Detection of Dysplasia on Surveillance Colonoscopy

  • When performing surveillance with white-light colonoscopy, high definition is recommended rather than standard definition.

  • When performing surveillance with standard-definition colonoscopy, chromoendoscopy is recommended rather than white-light colonoscopy.

  • When performing surveillance with high-definition colonoscopy, chromoendoscopy is suggested rather than white-light colonoscopy.

  • When performing surveillance with standard-definition colonoscopy, narrow-band imaging is not suggested in place of white-light colonoscopy.

  • When performing surveillance with high-definition colonoscopy, narrow-band imaging is not suggested in place of white-light colonoscopy.

  • When performing surveillance with image-enhanced high-definition colonoscopy, narrow-band imaging is not suggested in place of chromoendoscopy.

Management of Dysplasia Discovered on Surveillance Colonoscopy

  • After complete removal of endoscopically resectable polypoid dysplastic lesions, surveillance colonoscopy is recommended rather than colectomy.

  • After complete removal of endoscopically resectable nonpolypoid dysplastic lesions, surveillance colonoscopy is suggested rather than colectomy.

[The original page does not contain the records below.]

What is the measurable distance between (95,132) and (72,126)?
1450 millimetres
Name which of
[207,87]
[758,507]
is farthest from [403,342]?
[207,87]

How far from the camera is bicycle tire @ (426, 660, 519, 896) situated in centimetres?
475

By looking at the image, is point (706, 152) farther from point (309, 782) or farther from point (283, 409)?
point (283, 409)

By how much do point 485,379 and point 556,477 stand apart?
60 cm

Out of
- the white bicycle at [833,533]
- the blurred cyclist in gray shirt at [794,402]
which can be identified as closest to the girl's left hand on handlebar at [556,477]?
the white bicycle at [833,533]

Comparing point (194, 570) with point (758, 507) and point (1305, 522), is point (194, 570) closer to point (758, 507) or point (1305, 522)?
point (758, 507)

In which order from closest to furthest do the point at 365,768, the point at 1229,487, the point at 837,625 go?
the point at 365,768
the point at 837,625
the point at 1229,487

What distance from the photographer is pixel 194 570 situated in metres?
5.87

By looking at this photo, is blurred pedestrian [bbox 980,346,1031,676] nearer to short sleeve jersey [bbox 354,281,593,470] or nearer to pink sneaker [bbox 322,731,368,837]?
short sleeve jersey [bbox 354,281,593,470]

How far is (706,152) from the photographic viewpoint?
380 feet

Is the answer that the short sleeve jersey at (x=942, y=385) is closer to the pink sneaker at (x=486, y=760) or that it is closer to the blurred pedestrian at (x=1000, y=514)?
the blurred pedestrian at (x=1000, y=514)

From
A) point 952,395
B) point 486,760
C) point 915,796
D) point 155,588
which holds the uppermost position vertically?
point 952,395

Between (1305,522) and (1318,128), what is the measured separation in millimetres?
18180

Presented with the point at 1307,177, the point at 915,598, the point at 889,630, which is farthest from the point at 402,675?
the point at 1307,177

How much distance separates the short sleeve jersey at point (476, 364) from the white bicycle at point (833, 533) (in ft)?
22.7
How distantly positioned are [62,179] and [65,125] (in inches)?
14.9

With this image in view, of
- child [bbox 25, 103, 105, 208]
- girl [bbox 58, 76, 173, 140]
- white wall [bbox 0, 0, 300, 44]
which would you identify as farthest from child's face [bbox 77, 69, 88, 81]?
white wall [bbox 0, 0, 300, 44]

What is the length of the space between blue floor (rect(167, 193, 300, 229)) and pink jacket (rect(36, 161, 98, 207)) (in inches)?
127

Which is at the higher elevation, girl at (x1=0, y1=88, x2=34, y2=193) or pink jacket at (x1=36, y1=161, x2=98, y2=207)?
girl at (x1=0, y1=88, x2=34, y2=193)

  • For patients with endoscopically invisible dysplasia (confirmed by a gastrointestinal pathologist) referral is suggested to an endoscopist with expertise in inflammatory bowel disease surveillance using chromoendoscopy with high-definition colonoscopy

Studies have demonstrated that the use of chromoendoscopy can greatly increase the detection rate of dysplasia in patients with UC who have been enrolled in a surveillance program. Chromoendoscopy with targeted biopsies revealed significantly more dysplastic lesions than conventional colonoscopy with random biopsies. The overall sensitivity of chromoendoscopy for predicting neoplasia was 93% to 97%. Given these findings, consensus guidelines from several organizations have endorsed the use of chromoendoscopy in surveillance colonoscopy by trained endoscopists. , As more data regarding chromoendoscopy become available and new imaging techniques are developed, guidelines for surveillance endoscopy in patients with IBD will be refined to reflect these advances. It is also likely that molecular biology techniques will play a more important role in the future as an adjunct to endoscopic biopsy.